Over time, the bronze alteration caused a release of Cu⁺, Cu²⁺, Pb²⁺, and Sn²⁺ cations into an aqueous solution containing relatively high amounts of nitrate, but very low amounts of other anions (indicated by rouaite being the main corrosion product). To allow for the formation of rouaite, the solution’s pH value would have ranged from slightly acidic to slightly basic. Stronger acidic conditions and a fast process can be ruled out, because the calcite did not show etching effects. The corrosion probably took place over several hundred years. The source of the nitrate is probably the decomposition of organic material by nitrate-producing bacteria.
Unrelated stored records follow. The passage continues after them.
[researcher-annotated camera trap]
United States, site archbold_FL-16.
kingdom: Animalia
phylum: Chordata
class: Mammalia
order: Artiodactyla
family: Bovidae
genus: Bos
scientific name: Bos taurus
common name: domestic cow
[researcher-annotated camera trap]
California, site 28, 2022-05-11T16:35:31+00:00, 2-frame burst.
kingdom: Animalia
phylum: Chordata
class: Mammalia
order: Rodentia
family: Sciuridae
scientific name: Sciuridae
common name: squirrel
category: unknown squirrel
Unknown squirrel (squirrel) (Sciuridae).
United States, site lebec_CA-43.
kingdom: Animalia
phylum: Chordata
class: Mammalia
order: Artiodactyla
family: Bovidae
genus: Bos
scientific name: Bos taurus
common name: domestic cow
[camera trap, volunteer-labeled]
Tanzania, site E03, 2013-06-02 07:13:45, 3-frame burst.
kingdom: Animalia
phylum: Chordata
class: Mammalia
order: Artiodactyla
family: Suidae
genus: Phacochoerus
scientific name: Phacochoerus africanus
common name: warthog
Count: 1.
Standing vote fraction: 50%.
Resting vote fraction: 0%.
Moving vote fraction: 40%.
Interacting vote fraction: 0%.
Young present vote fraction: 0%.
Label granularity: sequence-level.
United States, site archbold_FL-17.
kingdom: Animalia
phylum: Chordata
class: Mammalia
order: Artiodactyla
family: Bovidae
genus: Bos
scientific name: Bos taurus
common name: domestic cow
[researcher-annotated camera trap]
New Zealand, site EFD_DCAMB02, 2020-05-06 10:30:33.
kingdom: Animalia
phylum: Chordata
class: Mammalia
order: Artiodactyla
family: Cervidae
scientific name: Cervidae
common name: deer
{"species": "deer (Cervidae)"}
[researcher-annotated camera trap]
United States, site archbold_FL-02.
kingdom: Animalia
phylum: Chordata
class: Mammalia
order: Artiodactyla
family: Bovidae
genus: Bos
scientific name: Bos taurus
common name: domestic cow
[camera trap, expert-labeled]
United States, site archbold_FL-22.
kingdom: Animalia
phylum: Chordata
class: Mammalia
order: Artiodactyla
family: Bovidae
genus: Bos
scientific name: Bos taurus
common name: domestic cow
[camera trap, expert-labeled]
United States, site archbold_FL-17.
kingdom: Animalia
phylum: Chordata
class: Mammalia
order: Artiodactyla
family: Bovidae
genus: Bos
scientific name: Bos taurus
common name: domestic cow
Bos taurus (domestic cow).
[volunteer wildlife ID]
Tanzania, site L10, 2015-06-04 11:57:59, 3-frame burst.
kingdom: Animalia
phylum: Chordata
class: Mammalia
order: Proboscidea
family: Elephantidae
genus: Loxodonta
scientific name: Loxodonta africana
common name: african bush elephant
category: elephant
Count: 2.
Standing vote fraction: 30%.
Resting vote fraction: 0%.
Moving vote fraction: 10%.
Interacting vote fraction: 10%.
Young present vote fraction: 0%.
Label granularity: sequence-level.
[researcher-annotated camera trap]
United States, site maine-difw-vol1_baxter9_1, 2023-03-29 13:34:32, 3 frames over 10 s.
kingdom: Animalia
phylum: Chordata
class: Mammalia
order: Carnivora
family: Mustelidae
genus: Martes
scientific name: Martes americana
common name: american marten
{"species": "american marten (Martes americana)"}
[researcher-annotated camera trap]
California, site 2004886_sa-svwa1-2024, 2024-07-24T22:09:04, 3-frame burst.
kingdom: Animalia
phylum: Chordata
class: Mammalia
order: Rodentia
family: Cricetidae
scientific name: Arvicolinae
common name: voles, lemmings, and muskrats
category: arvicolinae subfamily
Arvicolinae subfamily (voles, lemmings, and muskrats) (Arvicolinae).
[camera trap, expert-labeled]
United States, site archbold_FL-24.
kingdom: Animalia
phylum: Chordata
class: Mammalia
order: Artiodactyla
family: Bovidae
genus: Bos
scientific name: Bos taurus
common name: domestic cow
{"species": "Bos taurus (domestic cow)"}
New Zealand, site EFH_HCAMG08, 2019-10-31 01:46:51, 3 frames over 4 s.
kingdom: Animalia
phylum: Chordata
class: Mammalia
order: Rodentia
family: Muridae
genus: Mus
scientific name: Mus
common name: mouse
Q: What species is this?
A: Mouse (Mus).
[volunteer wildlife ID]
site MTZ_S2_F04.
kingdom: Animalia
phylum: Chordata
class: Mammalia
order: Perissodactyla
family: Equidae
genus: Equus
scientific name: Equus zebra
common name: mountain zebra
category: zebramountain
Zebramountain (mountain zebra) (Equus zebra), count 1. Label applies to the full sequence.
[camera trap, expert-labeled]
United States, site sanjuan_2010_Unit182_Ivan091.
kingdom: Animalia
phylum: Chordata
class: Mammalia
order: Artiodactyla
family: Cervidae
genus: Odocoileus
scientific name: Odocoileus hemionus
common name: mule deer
Inlay Material 1’s light-blue to greenish-blue color is a result of copper migration during this corrosion process; the calcite was originally white. Inlay Material 2 was also originally white, indicated by a few small areas with possible discoloration. The paste could have been colored before use, or the blue color might also be a result of copper migration during the corrosion process. Based on this analysis, there is no indication that the plaques are fake.

Conclusion

This application note demonstrates that X-ray diffraction on the Empyrean diffractometer, equipped with microdiffraction tools, is an ideal method for the non-destructive mineralogical study of archaeological objects. Using its PIXcel^3D detector, the Empyrean can be used to quickly detect crystalline phases in ancient artifacts without damaging them, enabling more in-depth archaeological research.

* The bronze itself was not analyzed because it is not exposed at the surface.